■ Exercice court 1: Convertissez en tableau Markdown les lignes de la liste, de celle qui contient « At what distance from the point » jusqu'à la dernière ligne de la liste, les deux incluses, sans les lignes vides. Utilisez les colonnes « N° » et « Ligne ».

Autonomie et solidarité pour déconstruire le capitalisme

Réflexions
par  G. EVRARD
Publication : septembre 2022
Mise en ligne : 8 janvier 2023

Guy Evrard recherche une organisation sociale qui permettrait de s’écarter du capitalisme. En passant par les questions de démocratie, de liberté, il lui semble que le rapport à la terre puisse apporter quelque base sur laquelle s’appuyer.

Cette réflexion s’appuie initialement sur un entretien du philosophe Aurélien Berlan au quotidien en ligne Reporterre, le 3 janvier 2022 [1]. Dans notre cheminement vers une stratégie de dépassement du capitalisme, le retour progressif à une vie économique et sociale sur des bases locales, certes à différentes échelles, est une voie probablement plus mobilisatrice qu’une dé-mondialisation qui résulterait d’un «  grand soir   » planétaire, dont on n’ose imaginer le scénario. Elle est plébiscitée notamment par l’écologie politique [2] et dans de multiples expériences de terrain, qui restent cependant cantonnées aux marges du système [3].

■ Données de travail:
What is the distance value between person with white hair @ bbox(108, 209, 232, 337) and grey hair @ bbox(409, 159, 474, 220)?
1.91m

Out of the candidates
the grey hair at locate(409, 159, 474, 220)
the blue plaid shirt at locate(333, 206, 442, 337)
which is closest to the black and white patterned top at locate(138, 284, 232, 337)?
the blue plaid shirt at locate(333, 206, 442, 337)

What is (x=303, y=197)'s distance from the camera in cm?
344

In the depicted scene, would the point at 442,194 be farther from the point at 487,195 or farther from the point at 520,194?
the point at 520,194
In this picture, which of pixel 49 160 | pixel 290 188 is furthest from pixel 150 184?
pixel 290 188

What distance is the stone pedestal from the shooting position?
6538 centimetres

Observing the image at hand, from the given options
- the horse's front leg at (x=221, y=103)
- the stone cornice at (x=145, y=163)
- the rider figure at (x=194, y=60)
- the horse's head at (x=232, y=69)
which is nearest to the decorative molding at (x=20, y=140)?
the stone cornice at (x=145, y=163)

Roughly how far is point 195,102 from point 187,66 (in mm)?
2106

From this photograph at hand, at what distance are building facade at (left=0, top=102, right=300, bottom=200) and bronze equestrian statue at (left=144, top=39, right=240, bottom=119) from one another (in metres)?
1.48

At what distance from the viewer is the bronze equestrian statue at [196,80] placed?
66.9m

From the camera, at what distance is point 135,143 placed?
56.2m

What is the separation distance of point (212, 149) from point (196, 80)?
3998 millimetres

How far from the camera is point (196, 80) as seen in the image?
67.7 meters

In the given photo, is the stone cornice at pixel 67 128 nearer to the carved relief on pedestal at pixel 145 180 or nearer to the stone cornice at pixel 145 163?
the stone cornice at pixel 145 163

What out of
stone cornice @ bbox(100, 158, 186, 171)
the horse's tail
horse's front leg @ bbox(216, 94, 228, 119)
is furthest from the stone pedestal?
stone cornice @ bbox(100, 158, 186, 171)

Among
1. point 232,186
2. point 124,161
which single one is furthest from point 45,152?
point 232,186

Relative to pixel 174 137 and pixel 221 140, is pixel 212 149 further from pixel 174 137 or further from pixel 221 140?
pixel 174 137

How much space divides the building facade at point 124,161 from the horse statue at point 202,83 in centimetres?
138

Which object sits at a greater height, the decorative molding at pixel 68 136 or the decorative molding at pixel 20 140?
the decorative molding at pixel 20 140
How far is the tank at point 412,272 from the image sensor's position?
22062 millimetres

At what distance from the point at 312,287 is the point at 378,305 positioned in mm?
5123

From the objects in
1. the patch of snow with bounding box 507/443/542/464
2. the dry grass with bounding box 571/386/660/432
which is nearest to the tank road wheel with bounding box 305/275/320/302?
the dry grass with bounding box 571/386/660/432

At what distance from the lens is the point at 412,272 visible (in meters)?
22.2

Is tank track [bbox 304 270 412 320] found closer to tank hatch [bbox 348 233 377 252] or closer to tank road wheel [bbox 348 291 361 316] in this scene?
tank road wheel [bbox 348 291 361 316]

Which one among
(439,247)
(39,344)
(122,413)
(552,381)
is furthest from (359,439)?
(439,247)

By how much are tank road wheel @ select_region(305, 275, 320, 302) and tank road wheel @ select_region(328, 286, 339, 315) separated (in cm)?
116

■ Exercice court 2:
Les affirmations suivantes concordent-elles avec l'article sur l'autonomie et la solidarité face au capitalisme ? Pour chacune, répondez par oui ou non et citez textuellement les mots décisifs.
(a) L'article a été mis en ligne le 8 janvier 2023.
(b) L'entretien d'Aurélien Berlan a paru dans un quotidien imprimé.
(c) Les multiples expériences de terrain se situent au cœur du système.

■ Réponse attendue 1:
| N° | Ligne |
|---|---|
| 1 | At what distance from the point at 312,287 is the point at 378,305 positioned in mm? |
| 2 | 5123 |
| 3 | From the objects in |
| 4 | 1. the patch of snow with bounding box 507/443/542/464 |
| 5 | 2. the dry grass with bounding box 571/386/660/432 |
| 6 | which is nearest to the tank road wheel with bounding box 305/275/320/302? |
| 7 | the dry grass with bounding box 571/386/660/432 |
| 8 | At what distance from the lens is the point at 412,272 visible (in meters)? |
| 9 | 22.2 |
| 10 | Is tank track [bbox 304 270 412 320] found closer to tank hatch [bbox 348 233 377 252] or closer to tank road wheel [bbox 348 291 361 316] in this scene? |
| 11 | tank road wheel [bbox 348 291 361 316] |
| 12 | Which one among |
| 13 | (439,247) |
| 14 | (39,344) |
| 15 | (122,413) |
| 16 | (552,381) |
| 17 | is furthest from (359,439)? |
| 18 | (439,247) |
| 19 | By how much are tank road wheel @ select_region(305, 275, 320, 302) and tank road wheel @ select_region(328, 286, 339, 315) separated (in cm)? |
| 20 | 116 |

■ Réponse attendue 2:
(a) Oui : « Mise en ligne : 8 janvier 2023 ».
(b) Non : « au quotidien en ligne Reporterre ».
(c) Non : « qui restent cependant cantonnées aux marges du système ».